> **PROVIDED PASSAGE**:
/---
The Armenian congress at Erzurum (the 8th World Congress of the Armenian Revolutionary Federation), held from the end of July to August 2, 1914, was a watershed event where representatives of the ruling Committee of Union and Progress party requested the Armenian Revolutionary Federation (the leading Armenian party in both the Ottoman and the Russian Empire) to incite a rebellion of Russian Armenians against the Tsarist regime in order to facilitate the conquest of Transcaucasia in the event of the opening up of a Caucasus front.

Proposals
The Ottoman plan was to draw the Persians, Kurds, Tatars and Georgians into a holy war against the Allies.  In order to carry this project it was necessary to make sure that Armenian (if the Armenians became hostile), their geographical position would not hamper cooperation between these races. If this agreement went forward and the Ottoman Armenians did not support the Russians, they would be offered autonomy. This offer was one step forward from Armenian reform package, which was already established in February 1914.
\---
> **EXERCISE REQUIREMENTS**:
A. Answer these questions from the passage on the Erzurum congress:
(i) Over what dates was the congress held?
(ii) What would the Ottoman Armenians be offered if they did not support the Russians?
(iii) In what month and year was the Armenian reform package established?
B. List every people that, according to the passage on the Erzurum congress, the Ottoman plan aimed to draw into a holy war against the Allies.
C. Render this sentence from the passage on the Erzurum congress in Spanish: "If this agreement went forward and the Ottoman Armenians did not support the Russians, they would be offered autonomy."

(Outline labeling records)
/---
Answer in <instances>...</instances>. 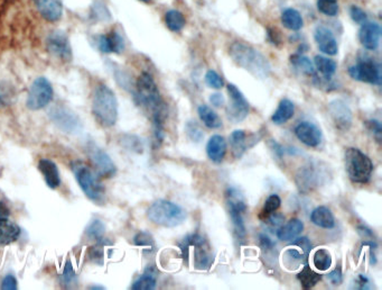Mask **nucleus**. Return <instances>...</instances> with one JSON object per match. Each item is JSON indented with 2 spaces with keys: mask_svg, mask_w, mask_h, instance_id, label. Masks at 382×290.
<instances>
[{
  "mask_svg": "<svg viewBox=\"0 0 382 290\" xmlns=\"http://www.w3.org/2000/svg\"><path fill=\"white\" fill-rule=\"evenodd\" d=\"M229 53L234 62L256 78L267 79L270 77L272 72L270 61L253 46L243 42H234L230 46Z\"/></svg>",
  "mask_w": 382,
  "mask_h": 290,
  "instance_id": "nucleus-1",
  "label": "nucleus"
},
{
  "mask_svg": "<svg viewBox=\"0 0 382 290\" xmlns=\"http://www.w3.org/2000/svg\"><path fill=\"white\" fill-rule=\"evenodd\" d=\"M92 114L103 128H112L118 121V99L113 90L107 84L96 87L92 97Z\"/></svg>",
  "mask_w": 382,
  "mask_h": 290,
  "instance_id": "nucleus-2",
  "label": "nucleus"
},
{
  "mask_svg": "<svg viewBox=\"0 0 382 290\" xmlns=\"http://www.w3.org/2000/svg\"><path fill=\"white\" fill-rule=\"evenodd\" d=\"M71 169L84 195L93 203L103 205L105 201V188L100 180L99 174H96L82 161H73Z\"/></svg>",
  "mask_w": 382,
  "mask_h": 290,
  "instance_id": "nucleus-3",
  "label": "nucleus"
},
{
  "mask_svg": "<svg viewBox=\"0 0 382 290\" xmlns=\"http://www.w3.org/2000/svg\"><path fill=\"white\" fill-rule=\"evenodd\" d=\"M134 95L136 101L151 111V115L156 114L158 111H166V105L161 97L156 82L149 72H143L138 77Z\"/></svg>",
  "mask_w": 382,
  "mask_h": 290,
  "instance_id": "nucleus-4",
  "label": "nucleus"
},
{
  "mask_svg": "<svg viewBox=\"0 0 382 290\" xmlns=\"http://www.w3.org/2000/svg\"><path fill=\"white\" fill-rule=\"evenodd\" d=\"M147 217L156 225L176 228L186 220V213L175 203L166 199H158L149 206Z\"/></svg>",
  "mask_w": 382,
  "mask_h": 290,
  "instance_id": "nucleus-5",
  "label": "nucleus"
},
{
  "mask_svg": "<svg viewBox=\"0 0 382 290\" xmlns=\"http://www.w3.org/2000/svg\"><path fill=\"white\" fill-rule=\"evenodd\" d=\"M345 163L347 176L355 184H366L371 178L374 163L360 150L354 147L347 149L345 151Z\"/></svg>",
  "mask_w": 382,
  "mask_h": 290,
  "instance_id": "nucleus-6",
  "label": "nucleus"
},
{
  "mask_svg": "<svg viewBox=\"0 0 382 290\" xmlns=\"http://www.w3.org/2000/svg\"><path fill=\"white\" fill-rule=\"evenodd\" d=\"M226 203H228L230 218L233 225L234 234L238 240H245L247 230H245L243 215L247 211V203L243 199V196L236 188H229L226 191Z\"/></svg>",
  "mask_w": 382,
  "mask_h": 290,
  "instance_id": "nucleus-7",
  "label": "nucleus"
},
{
  "mask_svg": "<svg viewBox=\"0 0 382 290\" xmlns=\"http://www.w3.org/2000/svg\"><path fill=\"white\" fill-rule=\"evenodd\" d=\"M54 97V90L49 79L40 77L35 79L28 90L26 106L30 111H41L49 106Z\"/></svg>",
  "mask_w": 382,
  "mask_h": 290,
  "instance_id": "nucleus-8",
  "label": "nucleus"
},
{
  "mask_svg": "<svg viewBox=\"0 0 382 290\" xmlns=\"http://www.w3.org/2000/svg\"><path fill=\"white\" fill-rule=\"evenodd\" d=\"M381 65L379 62L368 57H359L358 63L349 68V74L357 82L366 84H381Z\"/></svg>",
  "mask_w": 382,
  "mask_h": 290,
  "instance_id": "nucleus-9",
  "label": "nucleus"
},
{
  "mask_svg": "<svg viewBox=\"0 0 382 290\" xmlns=\"http://www.w3.org/2000/svg\"><path fill=\"white\" fill-rule=\"evenodd\" d=\"M46 50L52 57L63 62H71L73 59L72 48L68 34L61 30H55L46 36Z\"/></svg>",
  "mask_w": 382,
  "mask_h": 290,
  "instance_id": "nucleus-10",
  "label": "nucleus"
},
{
  "mask_svg": "<svg viewBox=\"0 0 382 290\" xmlns=\"http://www.w3.org/2000/svg\"><path fill=\"white\" fill-rule=\"evenodd\" d=\"M86 155L93 163L97 174L103 178H112L117 174V167L108 153L105 152L101 147H98L93 142H88L86 147Z\"/></svg>",
  "mask_w": 382,
  "mask_h": 290,
  "instance_id": "nucleus-11",
  "label": "nucleus"
},
{
  "mask_svg": "<svg viewBox=\"0 0 382 290\" xmlns=\"http://www.w3.org/2000/svg\"><path fill=\"white\" fill-rule=\"evenodd\" d=\"M228 94H229L230 103L226 108V115L231 122L241 123L247 118L250 106L247 99L234 84H228Z\"/></svg>",
  "mask_w": 382,
  "mask_h": 290,
  "instance_id": "nucleus-12",
  "label": "nucleus"
},
{
  "mask_svg": "<svg viewBox=\"0 0 382 290\" xmlns=\"http://www.w3.org/2000/svg\"><path fill=\"white\" fill-rule=\"evenodd\" d=\"M49 115L55 126L65 133H79L82 128L79 117L65 107H53Z\"/></svg>",
  "mask_w": 382,
  "mask_h": 290,
  "instance_id": "nucleus-13",
  "label": "nucleus"
},
{
  "mask_svg": "<svg viewBox=\"0 0 382 290\" xmlns=\"http://www.w3.org/2000/svg\"><path fill=\"white\" fill-rule=\"evenodd\" d=\"M328 114L335 128L342 132L349 130L352 126L353 115L350 107L342 99H334L328 104Z\"/></svg>",
  "mask_w": 382,
  "mask_h": 290,
  "instance_id": "nucleus-14",
  "label": "nucleus"
},
{
  "mask_svg": "<svg viewBox=\"0 0 382 290\" xmlns=\"http://www.w3.org/2000/svg\"><path fill=\"white\" fill-rule=\"evenodd\" d=\"M311 250H312V245H311V241L307 238H299V239L293 240L291 247L285 251L284 261L287 263V266L289 263L291 264L295 263L294 267L297 268L301 262L307 260Z\"/></svg>",
  "mask_w": 382,
  "mask_h": 290,
  "instance_id": "nucleus-15",
  "label": "nucleus"
},
{
  "mask_svg": "<svg viewBox=\"0 0 382 290\" xmlns=\"http://www.w3.org/2000/svg\"><path fill=\"white\" fill-rule=\"evenodd\" d=\"M295 135L307 147H316L322 143L323 133L320 128L311 122H301L295 128Z\"/></svg>",
  "mask_w": 382,
  "mask_h": 290,
  "instance_id": "nucleus-16",
  "label": "nucleus"
},
{
  "mask_svg": "<svg viewBox=\"0 0 382 290\" xmlns=\"http://www.w3.org/2000/svg\"><path fill=\"white\" fill-rule=\"evenodd\" d=\"M381 26L376 22H366L359 32V41L364 49L376 51L380 45Z\"/></svg>",
  "mask_w": 382,
  "mask_h": 290,
  "instance_id": "nucleus-17",
  "label": "nucleus"
},
{
  "mask_svg": "<svg viewBox=\"0 0 382 290\" xmlns=\"http://www.w3.org/2000/svg\"><path fill=\"white\" fill-rule=\"evenodd\" d=\"M96 46L105 55H110V53L120 55L125 50V41L118 32L112 30L108 34L98 36L96 38Z\"/></svg>",
  "mask_w": 382,
  "mask_h": 290,
  "instance_id": "nucleus-18",
  "label": "nucleus"
},
{
  "mask_svg": "<svg viewBox=\"0 0 382 290\" xmlns=\"http://www.w3.org/2000/svg\"><path fill=\"white\" fill-rule=\"evenodd\" d=\"M33 3L38 13L47 22H59L62 18L64 11L62 0H33Z\"/></svg>",
  "mask_w": 382,
  "mask_h": 290,
  "instance_id": "nucleus-19",
  "label": "nucleus"
},
{
  "mask_svg": "<svg viewBox=\"0 0 382 290\" xmlns=\"http://www.w3.org/2000/svg\"><path fill=\"white\" fill-rule=\"evenodd\" d=\"M314 38L318 49L320 52H323L324 55H337L339 46H337V38L330 28H326V26H318L315 30Z\"/></svg>",
  "mask_w": 382,
  "mask_h": 290,
  "instance_id": "nucleus-20",
  "label": "nucleus"
},
{
  "mask_svg": "<svg viewBox=\"0 0 382 290\" xmlns=\"http://www.w3.org/2000/svg\"><path fill=\"white\" fill-rule=\"evenodd\" d=\"M38 170L43 176L46 186L51 189H57L61 186V174L59 167L54 161L50 159H41L38 161Z\"/></svg>",
  "mask_w": 382,
  "mask_h": 290,
  "instance_id": "nucleus-21",
  "label": "nucleus"
},
{
  "mask_svg": "<svg viewBox=\"0 0 382 290\" xmlns=\"http://www.w3.org/2000/svg\"><path fill=\"white\" fill-rule=\"evenodd\" d=\"M21 238V228L8 217H0V247L15 243Z\"/></svg>",
  "mask_w": 382,
  "mask_h": 290,
  "instance_id": "nucleus-22",
  "label": "nucleus"
},
{
  "mask_svg": "<svg viewBox=\"0 0 382 290\" xmlns=\"http://www.w3.org/2000/svg\"><path fill=\"white\" fill-rule=\"evenodd\" d=\"M318 169L313 166L303 167L296 177V184L301 191H310L320 184Z\"/></svg>",
  "mask_w": 382,
  "mask_h": 290,
  "instance_id": "nucleus-23",
  "label": "nucleus"
},
{
  "mask_svg": "<svg viewBox=\"0 0 382 290\" xmlns=\"http://www.w3.org/2000/svg\"><path fill=\"white\" fill-rule=\"evenodd\" d=\"M304 230V223L299 218H291L287 223L280 225L276 230V236L278 240L283 242H291L296 239L297 236L301 235Z\"/></svg>",
  "mask_w": 382,
  "mask_h": 290,
  "instance_id": "nucleus-24",
  "label": "nucleus"
},
{
  "mask_svg": "<svg viewBox=\"0 0 382 290\" xmlns=\"http://www.w3.org/2000/svg\"><path fill=\"white\" fill-rule=\"evenodd\" d=\"M207 155L212 162L221 163L226 155V141L224 136L213 135L207 144Z\"/></svg>",
  "mask_w": 382,
  "mask_h": 290,
  "instance_id": "nucleus-25",
  "label": "nucleus"
},
{
  "mask_svg": "<svg viewBox=\"0 0 382 290\" xmlns=\"http://www.w3.org/2000/svg\"><path fill=\"white\" fill-rule=\"evenodd\" d=\"M311 221L314 225L331 230L335 226V218L331 209L326 206H318L311 214Z\"/></svg>",
  "mask_w": 382,
  "mask_h": 290,
  "instance_id": "nucleus-26",
  "label": "nucleus"
},
{
  "mask_svg": "<svg viewBox=\"0 0 382 290\" xmlns=\"http://www.w3.org/2000/svg\"><path fill=\"white\" fill-rule=\"evenodd\" d=\"M294 114H295V106H294L293 101L285 98V99L280 101L277 109H276L274 115H272V123H274L276 125L285 124L288 121L293 118Z\"/></svg>",
  "mask_w": 382,
  "mask_h": 290,
  "instance_id": "nucleus-27",
  "label": "nucleus"
},
{
  "mask_svg": "<svg viewBox=\"0 0 382 290\" xmlns=\"http://www.w3.org/2000/svg\"><path fill=\"white\" fill-rule=\"evenodd\" d=\"M230 147L236 159H240L248 149L247 133L243 130H236L229 136Z\"/></svg>",
  "mask_w": 382,
  "mask_h": 290,
  "instance_id": "nucleus-28",
  "label": "nucleus"
},
{
  "mask_svg": "<svg viewBox=\"0 0 382 290\" xmlns=\"http://www.w3.org/2000/svg\"><path fill=\"white\" fill-rule=\"evenodd\" d=\"M197 113H199V118L202 121L203 124L207 128L218 130V128H222V121H221L220 116L211 107L201 105L197 109Z\"/></svg>",
  "mask_w": 382,
  "mask_h": 290,
  "instance_id": "nucleus-29",
  "label": "nucleus"
},
{
  "mask_svg": "<svg viewBox=\"0 0 382 290\" xmlns=\"http://www.w3.org/2000/svg\"><path fill=\"white\" fill-rule=\"evenodd\" d=\"M314 65L318 72L325 79H331L337 72V65L335 61L323 55H316L314 59Z\"/></svg>",
  "mask_w": 382,
  "mask_h": 290,
  "instance_id": "nucleus-30",
  "label": "nucleus"
},
{
  "mask_svg": "<svg viewBox=\"0 0 382 290\" xmlns=\"http://www.w3.org/2000/svg\"><path fill=\"white\" fill-rule=\"evenodd\" d=\"M105 223L99 220V218L92 220L89 225L86 226V230H84V236H86V240L93 242V243H97V242L105 239Z\"/></svg>",
  "mask_w": 382,
  "mask_h": 290,
  "instance_id": "nucleus-31",
  "label": "nucleus"
},
{
  "mask_svg": "<svg viewBox=\"0 0 382 290\" xmlns=\"http://www.w3.org/2000/svg\"><path fill=\"white\" fill-rule=\"evenodd\" d=\"M282 23L288 30H299L303 28L304 22L296 9H287L282 13Z\"/></svg>",
  "mask_w": 382,
  "mask_h": 290,
  "instance_id": "nucleus-32",
  "label": "nucleus"
},
{
  "mask_svg": "<svg viewBox=\"0 0 382 290\" xmlns=\"http://www.w3.org/2000/svg\"><path fill=\"white\" fill-rule=\"evenodd\" d=\"M297 279L301 282V287L304 288V289H312L322 279V276L312 270V268L306 264L304 268L301 269V272L297 274Z\"/></svg>",
  "mask_w": 382,
  "mask_h": 290,
  "instance_id": "nucleus-33",
  "label": "nucleus"
},
{
  "mask_svg": "<svg viewBox=\"0 0 382 290\" xmlns=\"http://www.w3.org/2000/svg\"><path fill=\"white\" fill-rule=\"evenodd\" d=\"M294 68L305 76H315V65L308 57L303 55H294L291 57Z\"/></svg>",
  "mask_w": 382,
  "mask_h": 290,
  "instance_id": "nucleus-34",
  "label": "nucleus"
},
{
  "mask_svg": "<svg viewBox=\"0 0 382 290\" xmlns=\"http://www.w3.org/2000/svg\"><path fill=\"white\" fill-rule=\"evenodd\" d=\"M157 279L156 274L154 270H147L145 274H141V276L136 280L134 284H132V289L134 290H153L156 288Z\"/></svg>",
  "mask_w": 382,
  "mask_h": 290,
  "instance_id": "nucleus-35",
  "label": "nucleus"
},
{
  "mask_svg": "<svg viewBox=\"0 0 382 290\" xmlns=\"http://www.w3.org/2000/svg\"><path fill=\"white\" fill-rule=\"evenodd\" d=\"M313 263L318 272H328L332 266V255L326 249L316 250L313 255Z\"/></svg>",
  "mask_w": 382,
  "mask_h": 290,
  "instance_id": "nucleus-36",
  "label": "nucleus"
},
{
  "mask_svg": "<svg viewBox=\"0 0 382 290\" xmlns=\"http://www.w3.org/2000/svg\"><path fill=\"white\" fill-rule=\"evenodd\" d=\"M165 23L167 28H170L172 32H180L185 25V18L183 15L180 14L178 11H168L165 16Z\"/></svg>",
  "mask_w": 382,
  "mask_h": 290,
  "instance_id": "nucleus-37",
  "label": "nucleus"
},
{
  "mask_svg": "<svg viewBox=\"0 0 382 290\" xmlns=\"http://www.w3.org/2000/svg\"><path fill=\"white\" fill-rule=\"evenodd\" d=\"M14 87L8 82H0V108L11 106L15 101Z\"/></svg>",
  "mask_w": 382,
  "mask_h": 290,
  "instance_id": "nucleus-38",
  "label": "nucleus"
},
{
  "mask_svg": "<svg viewBox=\"0 0 382 290\" xmlns=\"http://www.w3.org/2000/svg\"><path fill=\"white\" fill-rule=\"evenodd\" d=\"M205 245L202 247H194L195 249V267L199 270H207L210 269V267L212 266V258L211 255L207 252V250L204 249Z\"/></svg>",
  "mask_w": 382,
  "mask_h": 290,
  "instance_id": "nucleus-39",
  "label": "nucleus"
},
{
  "mask_svg": "<svg viewBox=\"0 0 382 290\" xmlns=\"http://www.w3.org/2000/svg\"><path fill=\"white\" fill-rule=\"evenodd\" d=\"M318 9L320 14L325 16H337L339 13L337 0H318Z\"/></svg>",
  "mask_w": 382,
  "mask_h": 290,
  "instance_id": "nucleus-40",
  "label": "nucleus"
},
{
  "mask_svg": "<svg viewBox=\"0 0 382 290\" xmlns=\"http://www.w3.org/2000/svg\"><path fill=\"white\" fill-rule=\"evenodd\" d=\"M76 280V272L73 268L71 261H66L64 269H63L62 276L59 277V281L63 287L69 289V287H72L74 285V281Z\"/></svg>",
  "mask_w": 382,
  "mask_h": 290,
  "instance_id": "nucleus-41",
  "label": "nucleus"
},
{
  "mask_svg": "<svg viewBox=\"0 0 382 290\" xmlns=\"http://www.w3.org/2000/svg\"><path fill=\"white\" fill-rule=\"evenodd\" d=\"M105 243H107V242L103 239L101 240V241L95 243L93 247H90L88 255H89L90 260H91L92 262L98 263V264H103V260H105Z\"/></svg>",
  "mask_w": 382,
  "mask_h": 290,
  "instance_id": "nucleus-42",
  "label": "nucleus"
},
{
  "mask_svg": "<svg viewBox=\"0 0 382 290\" xmlns=\"http://www.w3.org/2000/svg\"><path fill=\"white\" fill-rule=\"evenodd\" d=\"M185 132L191 138L192 141L195 142V143H199L202 142L203 138H204V133L203 130L199 128V125L194 121H190V122L186 123Z\"/></svg>",
  "mask_w": 382,
  "mask_h": 290,
  "instance_id": "nucleus-43",
  "label": "nucleus"
},
{
  "mask_svg": "<svg viewBox=\"0 0 382 290\" xmlns=\"http://www.w3.org/2000/svg\"><path fill=\"white\" fill-rule=\"evenodd\" d=\"M280 205H282V201H280L279 196L270 195V197L267 199V201H265L264 209H262L260 217L266 218L268 215L276 212V211L279 208Z\"/></svg>",
  "mask_w": 382,
  "mask_h": 290,
  "instance_id": "nucleus-44",
  "label": "nucleus"
},
{
  "mask_svg": "<svg viewBox=\"0 0 382 290\" xmlns=\"http://www.w3.org/2000/svg\"><path fill=\"white\" fill-rule=\"evenodd\" d=\"M204 80L207 87L212 88V89H221L224 86V79L221 78L214 70L207 71Z\"/></svg>",
  "mask_w": 382,
  "mask_h": 290,
  "instance_id": "nucleus-45",
  "label": "nucleus"
},
{
  "mask_svg": "<svg viewBox=\"0 0 382 290\" xmlns=\"http://www.w3.org/2000/svg\"><path fill=\"white\" fill-rule=\"evenodd\" d=\"M134 245H137V247L153 249L154 245H155V241H154L153 236L151 235V233L139 232L134 238Z\"/></svg>",
  "mask_w": 382,
  "mask_h": 290,
  "instance_id": "nucleus-46",
  "label": "nucleus"
},
{
  "mask_svg": "<svg viewBox=\"0 0 382 290\" xmlns=\"http://www.w3.org/2000/svg\"><path fill=\"white\" fill-rule=\"evenodd\" d=\"M366 128L370 130V133L374 135V140L377 141V143H381L382 141V126L381 123L378 122L377 120L366 121Z\"/></svg>",
  "mask_w": 382,
  "mask_h": 290,
  "instance_id": "nucleus-47",
  "label": "nucleus"
},
{
  "mask_svg": "<svg viewBox=\"0 0 382 290\" xmlns=\"http://www.w3.org/2000/svg\"><path fill=\"white\" fill-rule=\"evenodd\" d=\"M351 18L358 24H364L368 21V15L364 9H361L358 6H352L350 9Z\"/></svg>",
  "mask_w": 382,
  "mask_h": 290,
  "instance_id": "nucleus-48",
  "label": "nucleus"
},
{
  "mask_svg": "<svg viewBox=\"0 0 382 290\" xmlns=\"http://www.w3.org/2000/svg\"><path fill=\"white\" fill-rule=\"evenodd\" d=\"M18 288L16 277L14 274H7L4 277L3 282H1V289L4 290H16Z\"/></svg>",
  "mask_w": 382,
  "mask_h": 290,
  "instance_id": "nucleus-49",
  "label": "nucleus"
},
{
  "mask_svg": "<svg viewBox=\"0 0 382 290\" xmlns=\"http://www.w3.org/2000/svg\"><path fill=\"white\" fill-rule=\"evenodd\" d=\"M259 243L265 251H270L274 247V242L267 234L261 233L259 235Z\"/></svg>",
  "mask_w": 382,
  "mask_h": 290,
  "instance_id": "nucleus-50",
  "label": "nucleus"
},
{
  "mask_svg": "<svg viewBox=\"0 0 382 290\" xmlns=\"http://www.w3.org/2000/svg\"><path fill=\"white\" fill-rule=\"evenodd\" d=\"M139 142L141 141H140L139 138H138L137 136H125L124 141H122V145L128 147V149L134 150V151H138V145H135V143H139ZM140 147V149H141V147Z\"/></svg>",
  "mask_w": 382,
  "mask_h": 290,
  "instance_id": "nucleus-51",
  "label": "nucleus"
},
{
  "mask_svg": "<svg viewBox=\"0 0 382 290\" xmlns=\"http://www.w3.org/2000/svg\"><path fill=\"white\" fill-rule=\"evenodd\" d=\"M266 218L272 226L283 225L284 221H285V217L283 216V214H276V213L268 215Z\"/></svg>",
  "mask_w": 382,
  "mask_h": 290,
  "instance_id": "nucleus-52",
  "label": "nucleus"
},
{
  "mask_svg": "<svg viewBox=\"0 0 382 290\" xmlns=\"http://www.w3.org/2000/svg\"><path fill=\"white\" fill-rule=\"evenodd\" d=\"M328 280L333 284V285L337 286L341 285L342 279H343V276H342L341 268H337L333 272H330L328 276Z\"/></svg>",
  "mask_w": 382,
  "mask_h": 290,
  "instance_id": "nucleus-53",
  "label": "nucleus"
},
{
  "mask_svg": "<svg viewBox=\"0 0 382 290\" xmlns=\"http://www.w3.org/2000/svg\"><path fill=\"white\" fill-rule=\"evenodd\" d=\"M210 101L211 104H212V106L214 107H222L224 105V103H226V101H224V97L222 94H220V92H216V94H213V95L210 96Z\"/></svg>",
  "mask_w": 382,
  "mask_h": 290,
  "instance_id": "nucleus-54",
  "label": "nucleus"
},
{
  "mask_svg": "<svg viewBox=\"0 0 382 290\" xmlns=\"http://www.w3.org/2000/svg\"><path fill=\"white\" fill-rule=\"evenodd\" d=\"M370 281H369L368 278L366 277L361 276L358 277V279H357V289H370Z\"/></svg>",
  "mask_w": 382,
  "mask_h": 290,
  "instance_id": "nucleus-55",
  "label": "nucleus"
},
{
  "mask_svg": "<svg viewBox=\"0 0 382 290\" xmlns=\"http://www.w3.org/2000/svg\"><path fill=\"white\" fill-rule=\"evenodd\" d=\"M270 147H272V150H274V152L276 153V155H278V157H282L284 155V150L283 147H280L279 144L277 143V142L274 141H270Z\"/></svg>",
  "mask_w": 382,
  "mask_h": 290,
  "instance_id": "nucleus-56",
  "label": "nucleus"
},
{
  "mask_svg": "<svg viewBox=\"0 0 382 290\" xmlns=\"http://www.w3.org/2000/svg\"><path fill=\"white\" fill-rule=\"evenodd\" d=\"M358 230L359 233H360L362 236H368V238H370V239H374V232H372L370 228H366V226H360V228H358Z\"/></svg>",
  "mask_w": 382,
  "mask_h": 290,
  "instance_id": "nucleus-57",
  "label": "nucleus"
},
{
  "mask_svg": "<svg viewBox=\"0 0 382 290\" xmlns=\"http://www.w3.org/2000/svg\"><path fill=\"white\" fill-rule=\"evenodd\" d=\"M9 211L7 207L4 206V203H0V217H8Z\"/></svg>",
  "mask_w": 382,
  "mask_h": 290,
  "instance_id": "nucleus-58",
  "label": "nucleus"
},
{
  "mask_svg": "<svg viewBox=\"0 0 382 290\" xmlns=\"http://www.w3.org/2000/svg\"><path fill=\"white\" fill-rule=\"evenodd\" d=\"M140 1H143V3H151V0H140Z\"/></svg>",
  "mask_w": 382,
  "mask_h": 290,
  "instance_id": "nucleus-59",
  "label": "nucleus"
}]
</instances>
\---
> **TASK-BY-TASK RESULTS**:
A.
(i) From the end of July to August 2, 1914
(ii) Autonomy
(iii) February 1914

B. Persians, Kurds, Tatars, Georgians

C. Si este acuerdo prosperaba y los armenios otomanos no apoyaban a los rusos, se les ofrecería la autonomía.